** AVAILABLE DATA follows **

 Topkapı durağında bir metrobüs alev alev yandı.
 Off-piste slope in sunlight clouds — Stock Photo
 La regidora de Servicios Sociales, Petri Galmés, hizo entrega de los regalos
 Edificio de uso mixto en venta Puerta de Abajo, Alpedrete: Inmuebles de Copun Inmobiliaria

** End of AVAILABLE DATA **
** AVAILABLE DATA follows **

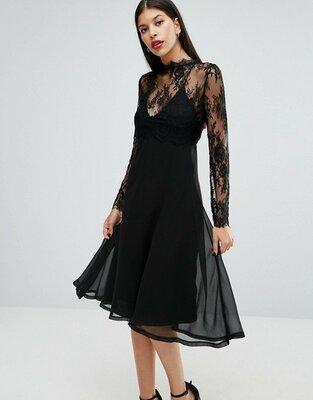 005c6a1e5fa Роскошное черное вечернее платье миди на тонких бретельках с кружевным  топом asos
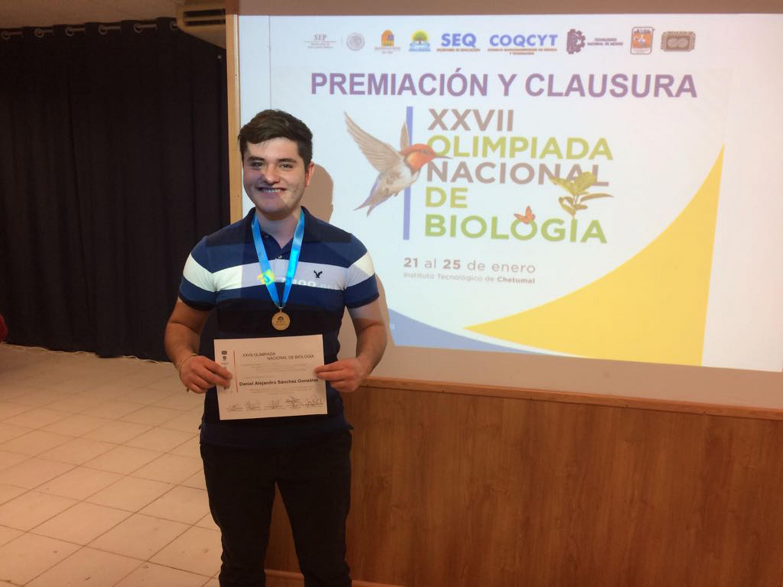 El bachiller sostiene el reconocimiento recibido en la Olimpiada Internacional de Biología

** End of AVAILABLE DATA **
** AVAILABLE DATA follows **

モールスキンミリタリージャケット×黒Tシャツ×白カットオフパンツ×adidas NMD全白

** End of AVAILABLE DATA **

PROBLEM TO SOLVE -
Write out again exactly the lines above from the one with "005c6a1e5fa Роскошное черное" through the one with "El bachiller sostiene", adding no other lines and no pictures.

WRITTEN REPLY -
 005c6a1e5fa Роскошное черное вечернее платье миди на тонких бретельках с кружевным  топом asos
 El bachiller sostiene el reconocimiento recibido en la Olimpiada Internacional de Biología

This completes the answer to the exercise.